The hesitating conduct of the new administration makes it difficult for Romanians to change their behaviour. The announced fiscal revolution is not that revolutionary after all. On the whole, for a company, the tax burden was only cut by four per cent. Gains are similar for employees. If the announced “corrective” measures had been also implemented (the VAT and excise raise), we would have reached a stage where nothing would have actually been lost or gained.
It’s true that introduction of the flat tax gets taxpayers free from the bureaucracy of the aggregated income tax system, which the State failed to manage throughout this period… Only that we now have this issue of the wealth statements, which involves at least a comparable amount of bureaucracy.

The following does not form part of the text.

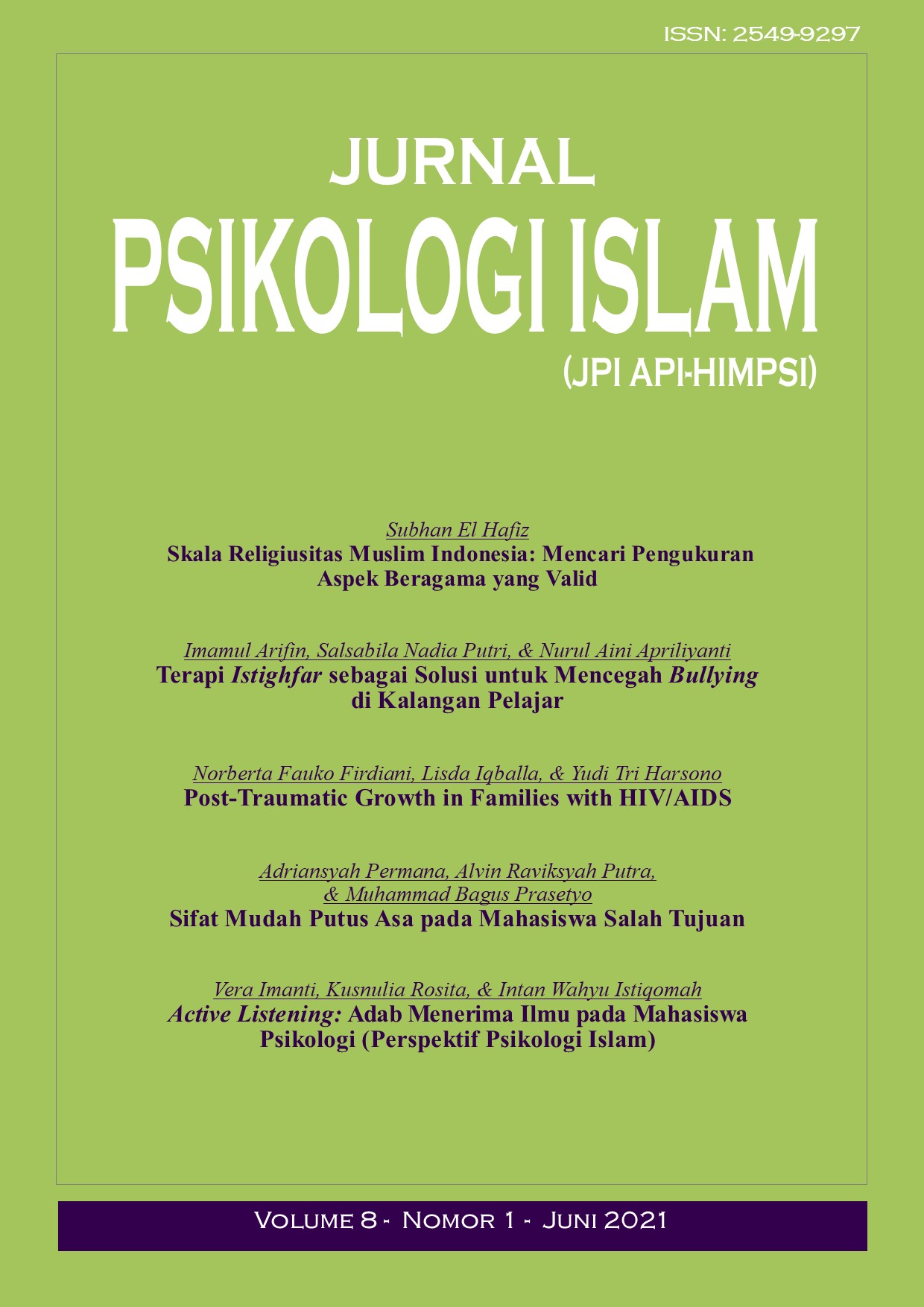 					View Vol. 8 No. 1 (2021): Jurnal Psikologi Islam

Leaving logistics issues aside (which are very difficult, not to say impossible to overcome), the new initiative raises a range of questions:
– It is not at all clear what will happen to the assets obtained until 2005. Are they all to be labelled as “clean”? If so, we have a big problem. Because it is neither fair, nor ethical, and it will hardly motivate honest citizens. Before asking honest citizens to do their duty (as they have been doing so far), the administration must first solve its own problems;
– the State is quite in a position to settle this very easily, because it has all the information it needs, it only has to centralise the respective data. Fiscal administration offices have records on all salary incomes. The Pensions Agency has records on pensions. Local authorities can supply data on real estate and landed property. The National Securities Commission or the Shareholders’ Registry can supply data on stockholders, etc. It only takes some goodwill and a slightly higher work volume. But, of course, it’s a lot easier to force 17,000,000 people to produce these statements, than to have some 2,000 people work;
– It’s not very clear what the State will use these statements for… The official motivation is that a reference level must be identified. OK. But on the other hand, these data are highly important, and can be used for various other purposes. For instance, to identify new incomes to levy taxes on.
– Who will manage this database? With what personnel? For how much money? How much will this whole thing cost? At least roughly…
In order to change taxpayers’ behaviour, the State should first change its own conduct. The new administration must win the citizens’ trust, through clear and concrete measures. Going halfway into things or simply beautifying facts will not only preserve the dodging drive, but could even reinforce it. Until people start feeling that they are gaining something, they will keep dodging the State, because… a niggardly master will invite servants to steal.